最近、作品を入れ替えた常設展も同チケットで鑑賞できるし、時間さえゆるせば、かなり濃く豊かな美術鑑賞の時間を堪能できてありがたい。
棟方志功というと、あの風貌(丸メガネ、満面の笑顔、炸裂する蓬髪)や極度の近眼ゆえの、極端に作品に目を近づけてする創作の光景なんかが思い浮かぶ。
そして、膨大な版画の数々(棟方自身は「板画」と称していた)。
そのあたり(版画)はもちろんとして、他にも(版画だけにとどまらない)膨大な作品、表現があることを本企画展で知り、実際に生でみられたことは本当に貴重で得難い機会だった。

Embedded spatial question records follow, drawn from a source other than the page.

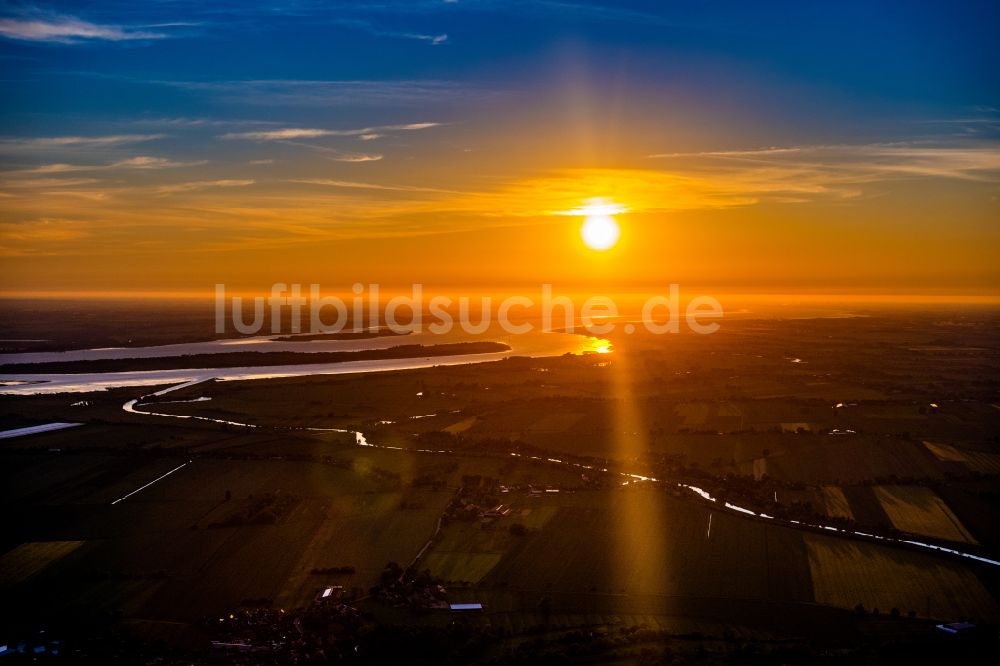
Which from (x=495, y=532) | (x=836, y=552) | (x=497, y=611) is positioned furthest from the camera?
(x=495, y=532)

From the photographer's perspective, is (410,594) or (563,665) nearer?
(563,665)

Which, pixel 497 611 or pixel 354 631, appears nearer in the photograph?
pixel 354 631

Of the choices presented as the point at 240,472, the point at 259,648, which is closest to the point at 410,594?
the point at 259,648

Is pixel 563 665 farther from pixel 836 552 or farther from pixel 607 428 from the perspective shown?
pixel 607 428

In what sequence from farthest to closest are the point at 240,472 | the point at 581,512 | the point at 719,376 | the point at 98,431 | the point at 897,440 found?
the point at 719,376 < the point at 98,431 < the point at 897,440 < the point at 240,472 < the point at 581,512

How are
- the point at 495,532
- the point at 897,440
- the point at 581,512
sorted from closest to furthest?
the point at 495,532 → the point at 581,512 → the point at 897,440

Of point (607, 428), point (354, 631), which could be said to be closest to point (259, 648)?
point (354, 631)

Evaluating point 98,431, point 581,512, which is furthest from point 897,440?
point 98,431

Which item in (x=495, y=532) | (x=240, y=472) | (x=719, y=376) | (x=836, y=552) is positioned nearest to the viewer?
(x=836, y=552)

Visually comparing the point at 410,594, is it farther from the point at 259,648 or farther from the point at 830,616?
the point at 830,616
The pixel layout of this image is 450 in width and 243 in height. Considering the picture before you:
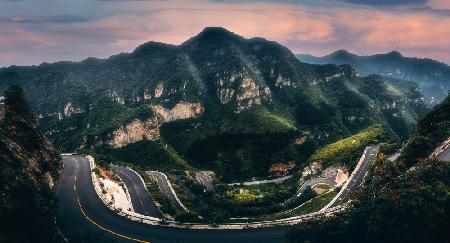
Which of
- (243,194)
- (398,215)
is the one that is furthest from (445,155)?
(243,194)

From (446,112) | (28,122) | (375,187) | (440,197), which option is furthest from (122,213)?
(446,112)

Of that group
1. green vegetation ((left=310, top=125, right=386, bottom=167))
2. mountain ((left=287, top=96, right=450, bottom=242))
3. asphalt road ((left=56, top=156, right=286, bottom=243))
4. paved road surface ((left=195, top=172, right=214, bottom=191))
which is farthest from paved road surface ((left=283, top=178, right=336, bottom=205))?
mountain ((left=287, top=96, right=450, bottom=242))

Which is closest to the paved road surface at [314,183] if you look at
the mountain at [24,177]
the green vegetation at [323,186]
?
the green vegetation at [323,186]

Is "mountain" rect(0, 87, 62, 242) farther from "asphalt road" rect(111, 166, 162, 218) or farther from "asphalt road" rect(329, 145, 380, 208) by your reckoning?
"asphalt road" rect(329, 145, 380, 208)

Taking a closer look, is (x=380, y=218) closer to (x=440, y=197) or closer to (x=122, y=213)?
(x=440, y=197)

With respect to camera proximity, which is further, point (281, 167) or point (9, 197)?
point (281, 167)

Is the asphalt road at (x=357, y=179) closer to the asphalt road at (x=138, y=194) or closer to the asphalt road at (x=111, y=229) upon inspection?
the asphalt road at (x=111, y=229)
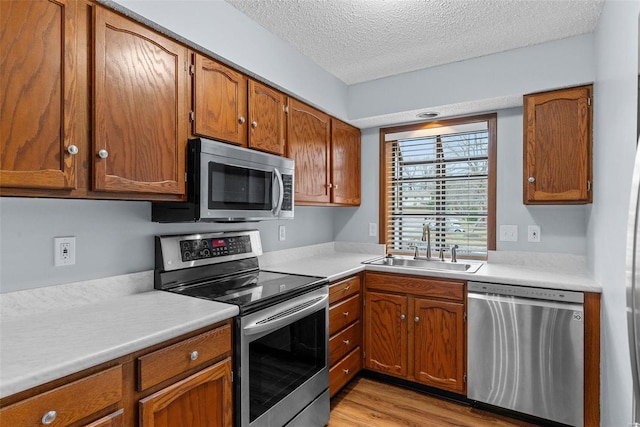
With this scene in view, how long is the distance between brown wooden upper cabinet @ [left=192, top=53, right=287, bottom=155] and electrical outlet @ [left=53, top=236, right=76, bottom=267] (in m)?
0.73

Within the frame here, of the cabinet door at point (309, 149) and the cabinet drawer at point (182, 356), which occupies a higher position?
the cabinet door at point (309, 149)

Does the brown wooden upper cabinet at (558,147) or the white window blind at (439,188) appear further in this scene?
the white window blind at (439,188)

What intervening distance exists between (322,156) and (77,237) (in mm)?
1723

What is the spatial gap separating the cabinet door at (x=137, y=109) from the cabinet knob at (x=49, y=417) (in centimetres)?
75

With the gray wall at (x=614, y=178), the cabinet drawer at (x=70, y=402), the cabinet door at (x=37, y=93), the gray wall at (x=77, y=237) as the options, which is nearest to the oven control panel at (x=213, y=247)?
the gray wall at (x=77, y=237)

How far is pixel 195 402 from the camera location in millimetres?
1369

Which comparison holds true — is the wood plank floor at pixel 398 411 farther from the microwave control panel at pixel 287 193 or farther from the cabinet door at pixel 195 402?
the microwave control panel at pixel 287 193

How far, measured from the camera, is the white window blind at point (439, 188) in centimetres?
290

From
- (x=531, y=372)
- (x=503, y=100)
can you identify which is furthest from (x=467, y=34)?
(x=531, y=372)

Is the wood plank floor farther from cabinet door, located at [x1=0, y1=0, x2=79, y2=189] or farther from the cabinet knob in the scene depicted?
cabinet door, located at [x1=0, y1=0, x2=79, y2=189]

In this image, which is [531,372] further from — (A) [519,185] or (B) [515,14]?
(B) [515,14]

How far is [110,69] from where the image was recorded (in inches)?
54.8

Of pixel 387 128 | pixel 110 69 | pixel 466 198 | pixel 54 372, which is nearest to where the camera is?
pixel 54 372

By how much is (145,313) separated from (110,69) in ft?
3.19
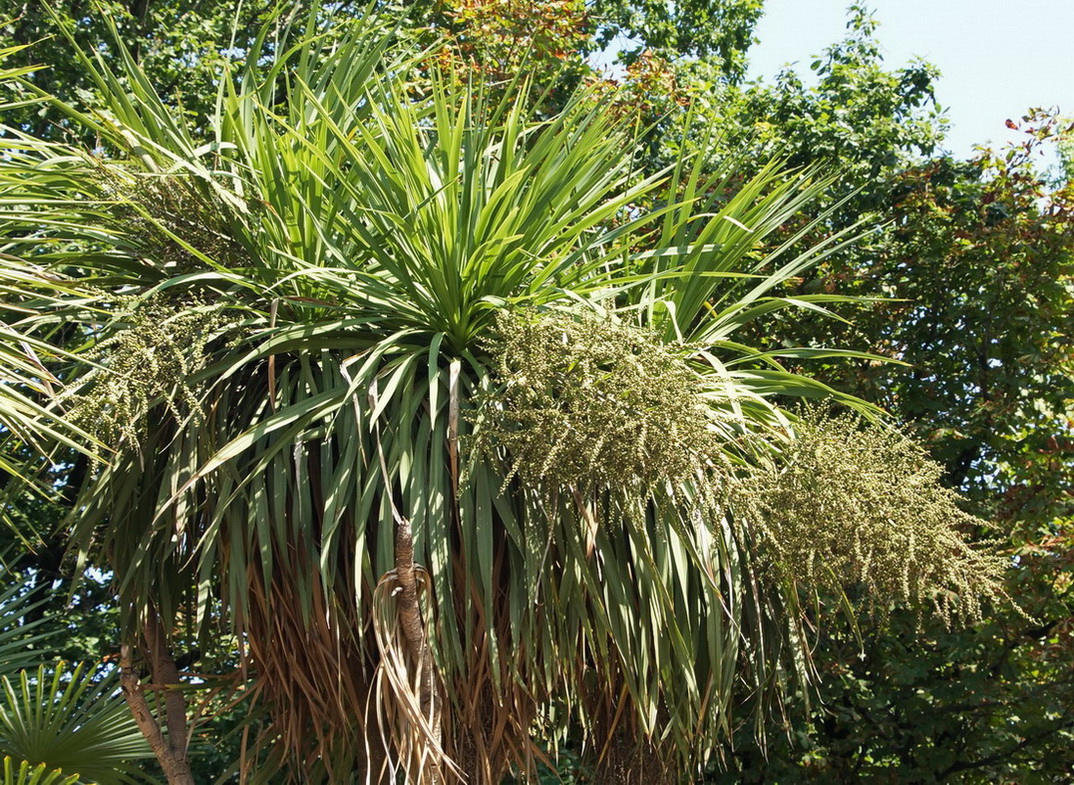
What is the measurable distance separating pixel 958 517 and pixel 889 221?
220 centimetres

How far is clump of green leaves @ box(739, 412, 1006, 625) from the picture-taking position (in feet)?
8.23

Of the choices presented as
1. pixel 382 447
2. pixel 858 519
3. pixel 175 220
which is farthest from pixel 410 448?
pixel 858 519

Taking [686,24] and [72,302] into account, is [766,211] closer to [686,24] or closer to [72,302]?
[72,302]

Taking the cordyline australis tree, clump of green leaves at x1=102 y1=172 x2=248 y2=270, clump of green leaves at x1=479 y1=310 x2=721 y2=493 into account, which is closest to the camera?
clump of green leaves at x1=479 y1=310 x2=721 y2=493

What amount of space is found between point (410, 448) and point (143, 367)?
594 mm

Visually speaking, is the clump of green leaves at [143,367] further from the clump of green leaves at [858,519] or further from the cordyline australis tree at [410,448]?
the clump of green leaves at [858,519]

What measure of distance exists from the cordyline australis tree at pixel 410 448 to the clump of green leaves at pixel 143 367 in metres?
0.01

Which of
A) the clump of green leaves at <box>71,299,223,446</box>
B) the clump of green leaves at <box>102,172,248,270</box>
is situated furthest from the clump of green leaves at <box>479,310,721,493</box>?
the clump of green leaves at <box>102,172,248,270</box>

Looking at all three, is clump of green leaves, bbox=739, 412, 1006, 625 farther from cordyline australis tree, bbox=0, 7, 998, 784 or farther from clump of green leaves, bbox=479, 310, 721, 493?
clump of green leaves, bbox=479, 310, 721, 493

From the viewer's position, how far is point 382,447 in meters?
2.61

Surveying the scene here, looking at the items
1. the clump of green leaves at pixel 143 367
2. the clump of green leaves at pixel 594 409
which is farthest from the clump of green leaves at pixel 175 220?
the clump of green leaves at pixel 594 409

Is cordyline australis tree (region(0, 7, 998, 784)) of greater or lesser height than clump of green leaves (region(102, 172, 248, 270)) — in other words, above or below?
below

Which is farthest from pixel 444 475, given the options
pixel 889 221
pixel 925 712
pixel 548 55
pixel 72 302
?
pixel 548 55

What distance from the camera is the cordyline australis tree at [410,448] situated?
7.93ft
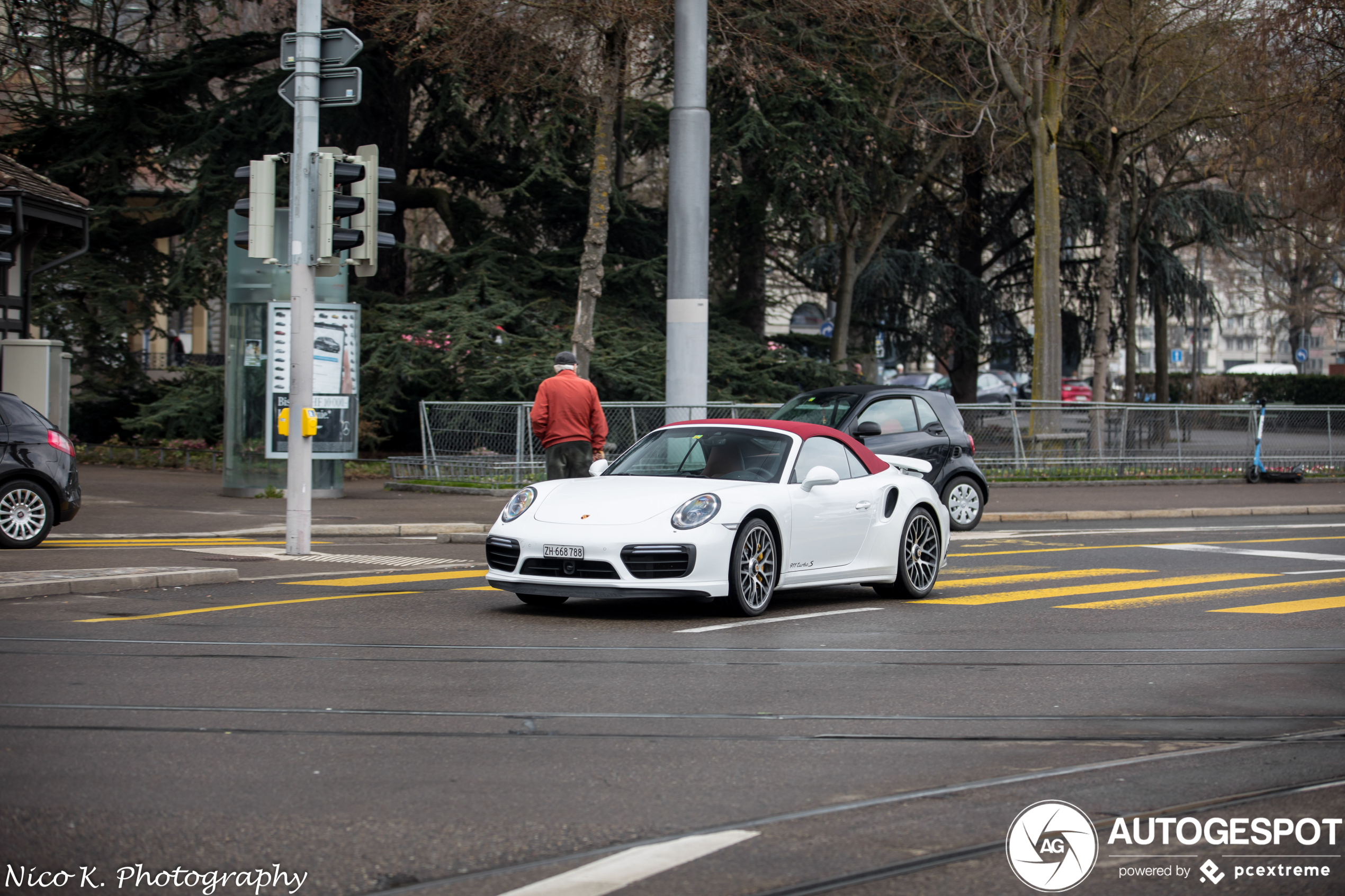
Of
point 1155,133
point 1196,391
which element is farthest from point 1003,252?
point 1196,391

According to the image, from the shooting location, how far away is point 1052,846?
16.2 feet

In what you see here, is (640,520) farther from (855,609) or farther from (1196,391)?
(1196,391)

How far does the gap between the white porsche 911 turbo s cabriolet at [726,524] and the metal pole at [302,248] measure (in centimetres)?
351

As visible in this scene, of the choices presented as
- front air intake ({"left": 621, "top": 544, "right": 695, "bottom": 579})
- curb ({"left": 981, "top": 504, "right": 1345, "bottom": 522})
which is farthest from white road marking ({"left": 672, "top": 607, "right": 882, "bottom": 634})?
curb ({"left": 981, "top": 504, "right": 1345, "bottom": 522})

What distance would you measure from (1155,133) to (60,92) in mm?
24175

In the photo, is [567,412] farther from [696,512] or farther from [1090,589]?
[1090,589]

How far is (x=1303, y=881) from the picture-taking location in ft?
15.2

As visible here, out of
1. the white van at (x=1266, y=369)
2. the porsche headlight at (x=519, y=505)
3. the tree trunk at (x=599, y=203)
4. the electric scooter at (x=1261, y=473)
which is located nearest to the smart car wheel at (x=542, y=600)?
the porsche headlight at (x=519, y=505)

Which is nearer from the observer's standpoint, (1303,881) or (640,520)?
(1303,881)

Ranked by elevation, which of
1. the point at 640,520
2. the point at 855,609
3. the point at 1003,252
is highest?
the point at 1003,252

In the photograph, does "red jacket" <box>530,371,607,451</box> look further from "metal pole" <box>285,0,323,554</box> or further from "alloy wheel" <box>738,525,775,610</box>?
"alloy wheel" <box>738,525,775,610</box>

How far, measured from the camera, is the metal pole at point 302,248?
1380cm

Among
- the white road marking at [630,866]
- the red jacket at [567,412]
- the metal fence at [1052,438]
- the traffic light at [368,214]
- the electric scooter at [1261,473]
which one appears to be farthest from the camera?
the electric scooter at [1261,473]

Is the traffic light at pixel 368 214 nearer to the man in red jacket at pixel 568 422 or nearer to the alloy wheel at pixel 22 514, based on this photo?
the man in red jacket at pixel 568 422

どうやって描いた(書いた)、作ったのかとつい考えてしまう巨大な襖絵や
書。
自分としてはとくに英詩や谷崎潤一郎の散文を作品化したもの(とくに、ホイットマンの英詩とか)を知れた、出会えたことにこのうえない感動をおぼえ、感謝する。
「版画」作家としてしか知らないのは、あまりにもったいない、その多様な才能、表現力。
とくにグラフィックデザインのセンスは佐伯祐三にもみられる卓越性を感じる。
色についてはわりとオーソドックスというか、ほぼ三原色だけ(プラス、白と黒)を使い、それがまた(そのシンプルさ、潔さが)個性でもあり、作品の存在感を確固たるものにしている。
基本的に「具象」表現なのだけれど、幾何学文様なども取り入れられて、じつにモダン。
わたしが個人的に敬愛するエド・ルシェ(Ed Ruscha)や
クリストファー・ウール(Christpher Wool)、バーバラ・クルーガー(Barbara Kruger)なんかよりもはるかに(いや、比べる必要はないし、そんなことは無意味なんだけど)モダンに感じる。
そもそも、クルーガーは立脚点がまったく違うし(彼女は政治的、社会に対しての問題提起等のメッセージ性が創作の起点だろうし)。
めずらしくポストカードを買った。